Ironhawk uses its “SmartSync” mark as the name of a software program that uses compression and replication to transfer data efficiently in “bandwidth-challenged environments.” Dropbox uses its “Smart Sync” mark as a title for its cloud-based storage feature, which allows users to choose whether files are stored locally or online only. Dropbox’s “Smart Sync” is not a stand-alone product, but rather a feature of certain paid prescription plans. Ironhawk filed a trademark infringement suit against Dropbox asserting likelihood of confusion between Ironhawk’s “SmartSync” mark and Dropbox’s “Smart Sync” mark. Dropbox moved for summary judgment. 

In granting summary judgment, the District Court found Ironhawk’s mark to be descriptive, and thus, “conceptually weak” and entitled to little or no protection, because the term “SmartSync,” describes at least some of the characteristics of Ironhawk’s product, namely “intelligent” transport, compression, and synchronization. And despite Ironhawk’s 15 years’ use, the District Court noted Ironhawk provided no evidence of “commercial strength, or actual marketplace recognition,” outside of the market for military software. In regards to the similarity of the products, the District Court noted that although both are software involving the transfer of electronic data, the parties’ products are not closely related enough to result in a likelihood of confusion. Dropbox’s “Smart Sync” feature was aimed at individuals and businesses trying to save storage space on their computer’s hard drive. Ironhawk’s “SmartSync” software was aimed at efficient data transfer and was only used by the United States Navy. 
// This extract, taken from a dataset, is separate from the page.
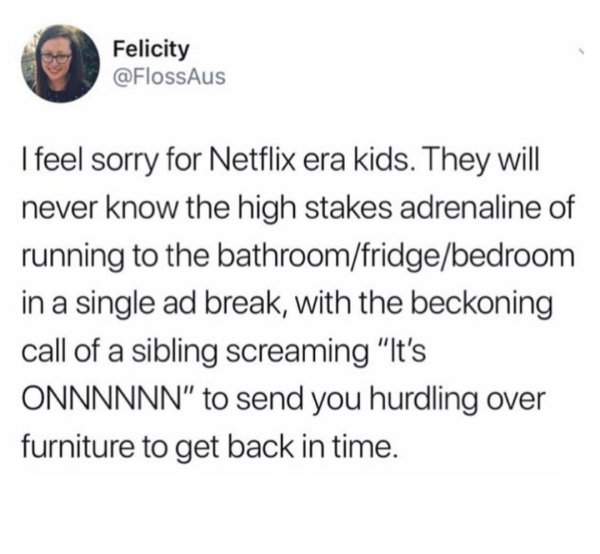 Felicity
@FlossAus

I feel sorry for Netflix era kids. They will never know the high stakes adrenaline of running to the bathroom/fridge/bedroom in a single ad break, with the beckoning call of a sibling screaming "It's ONNNNNN" to send you hurdling over furniture to get back in time.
This case is a good reminder that when selecting trademarks, businesses should be wary of choosing descriptive and thus conceptually weak marks. Oftentimes marketers desire a descriptive mark for a new product or service because it allows consumers to immediately identify the product or service being offered just by reading the mark itself. However, what works for marketing does not always work for legal protection. Although it may cost more initially to select a suggestive or fanciful mark and build its brand awareness, selecting a descriptive mark often costs more down the line due to the time and money it can take to police and enforce such a mark. 

1 AMF Inc. v. Sleekcraft Boats, 599 F.2d 341, 348-49 (9th Cir.1979).